Cette pratique, qui consiste à vendre à un sponsor le droit d'accoler son nom à une enceinte sportive et qui s'est développée aux États-Unis au début du XXe siècle, connaît un boom en Europe depuis le milieu des années 2000, en particulier dans le football.
Dans les cinq grands championnats européens, seuls deux clubs (Leverkusen et Middlesbrough) possédaient des contrats de naming en 2000. On en recense désormais 29 sur les 98 clubs engagés dans les cinq plus grands championnats européens. Une nette progression qui laisse toutefois l'Europe loin derrière les ligues nord-américaines, comme la NFL (football américain) où plus de 80% des enceintes portent le nom d'une entreprise.
«Compenser leurs pertes»
«Dans l'environnement actuel où les organisations sportives tentent de générer le plus de revenus possible, il sera difficile pour elles de ne pas au moins envisager la vente de droits de naming», note William Miller, professeur de marketing du sport à l'Université du Wisconsin-Parkside.
Pour Bryn Anderson, «les problèmes de trésorerie et de liquidités pourraient pousser les clubs sportifs, même ceux qui ont été réticents jusqu'à présent, à exploiter les revenus des droits de naming des stades pour aider à compenser leurs pertes financières et financer des développements coûteux.»
Pourtant, de nombreux clubs restent réticents à l'idée de signer des contrats de naming. Manchester United pourrait ainsi tirer, s'il acceptait d'accoler le nom d'une entreprise à son stade mythique d'Old Trafford, près de 30,5 millions d'euros par an.
«Impossible», rétorque Enguerran de Crémiers, directeur général de Kroll (Duff & Phelps), «on ne peut pas imaginer à l'heure actuelle un naming sur Old Trafford», considéré comme un temple du football anglais, même si la dette du club mancunien a explosé l'an dernier, et frôle aujourd'hui les 550 millions d'euros.
Selon cet expert, le principal obstacle au développement du naming est «le respect des identités des clubs» et des supporters.

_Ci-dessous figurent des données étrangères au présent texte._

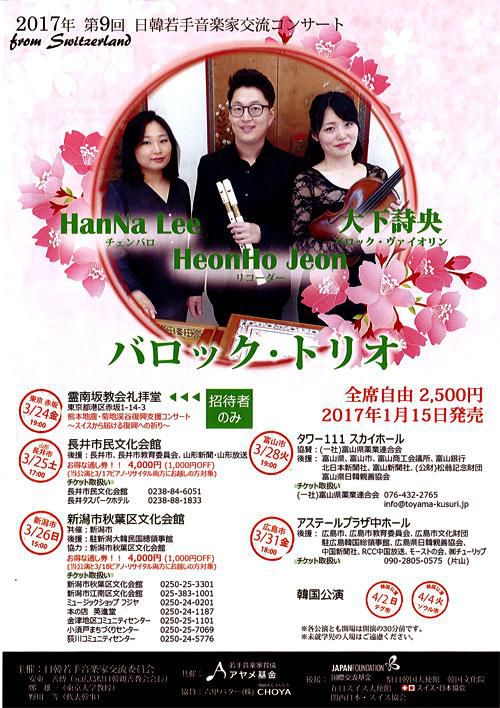 【応募締切】日韓若手音楽家交流コンサート バロック・トリオ のチケットを3名に！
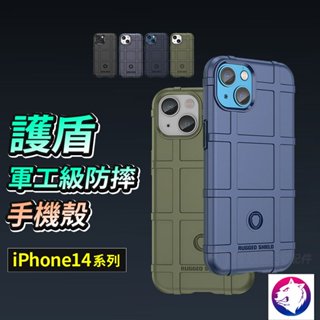 新款【軍工護盾】 蘋果 iPhone 14 Pro Max Plus 防摔殼 防撞殼 保護殼 手機殼 熊蓋讚3C 現貨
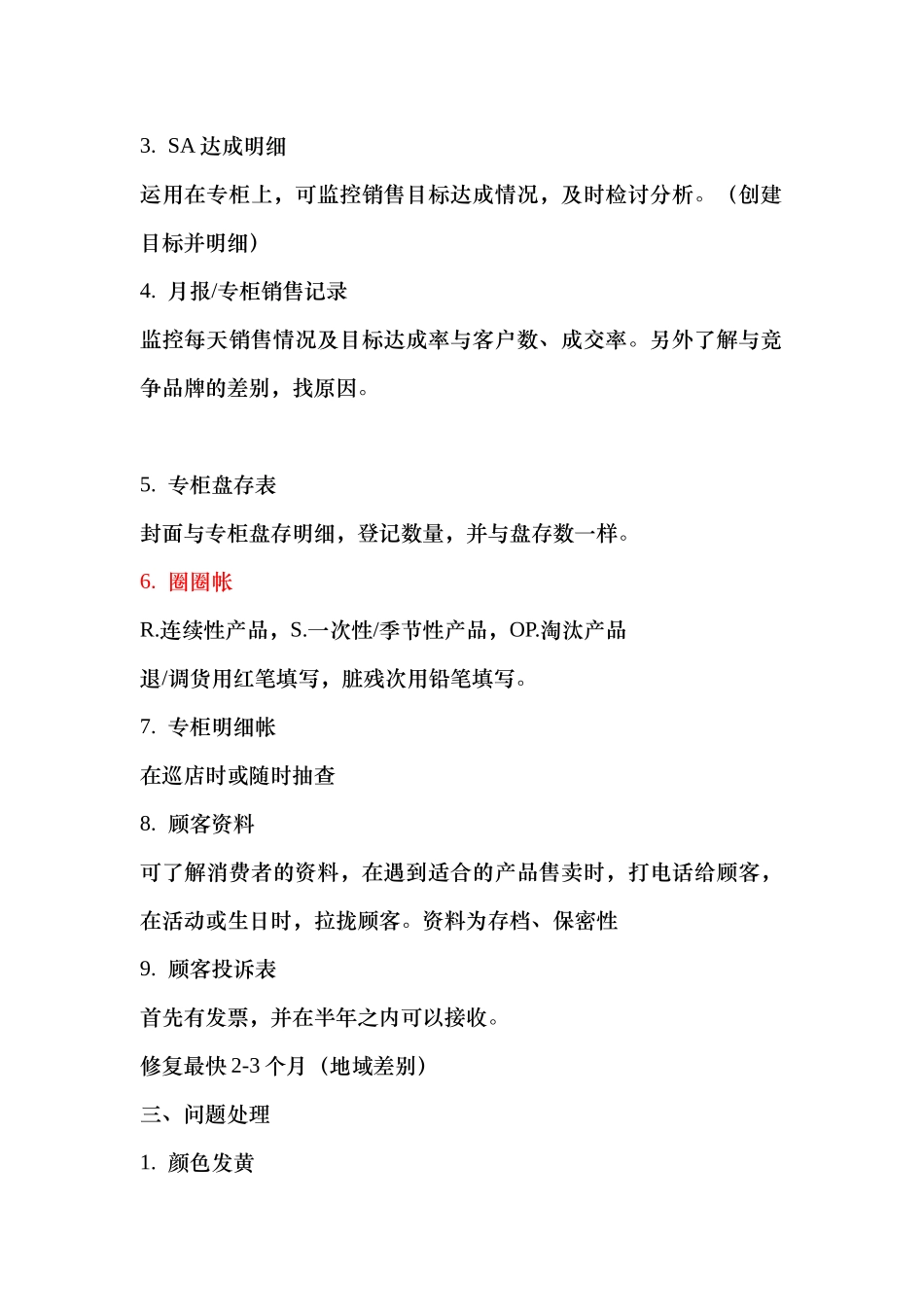 市场营销-黛安芬培训_第3页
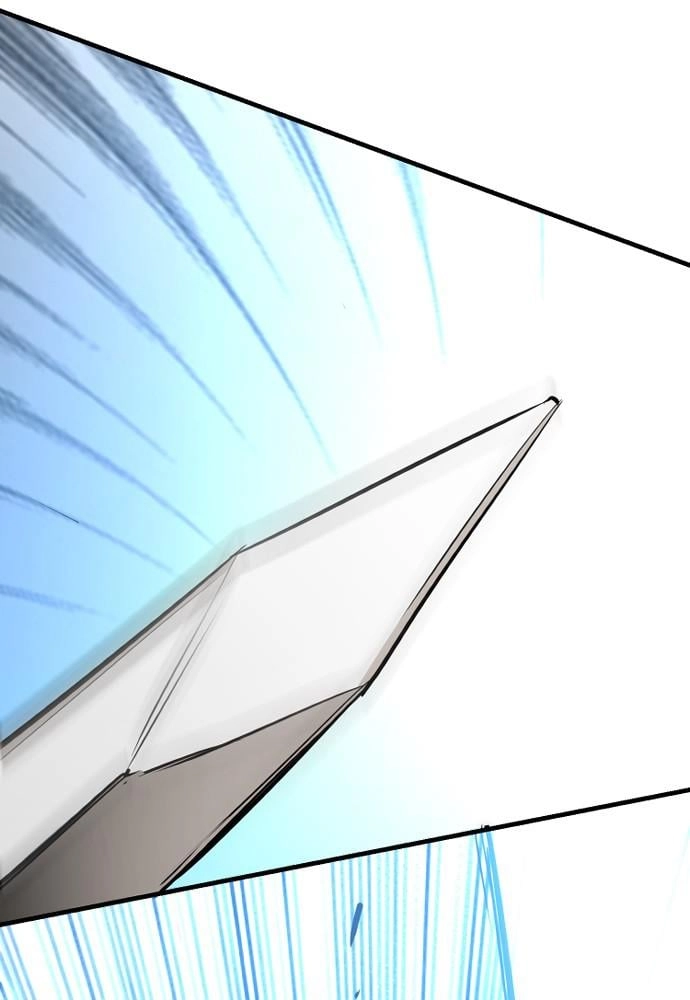Murim Rpg Simulation Chapter 18 - Page 111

Un constat partagé par Eric Smallwood, président d'Apex Marketing Group, qui considère que certains stades demeurent «sacrés», même en temps de crise.
Face à cette crise qui fragilise des modèles économiques déjà ébranlés, d'autres «grands» d'Europe en quête de revenus, comme le FC Barcelone et le Real Madrid étudient pourtant la possibilité d'un naming sur leurs enceintes en rénovation. Au risque de froisser leurs «socios».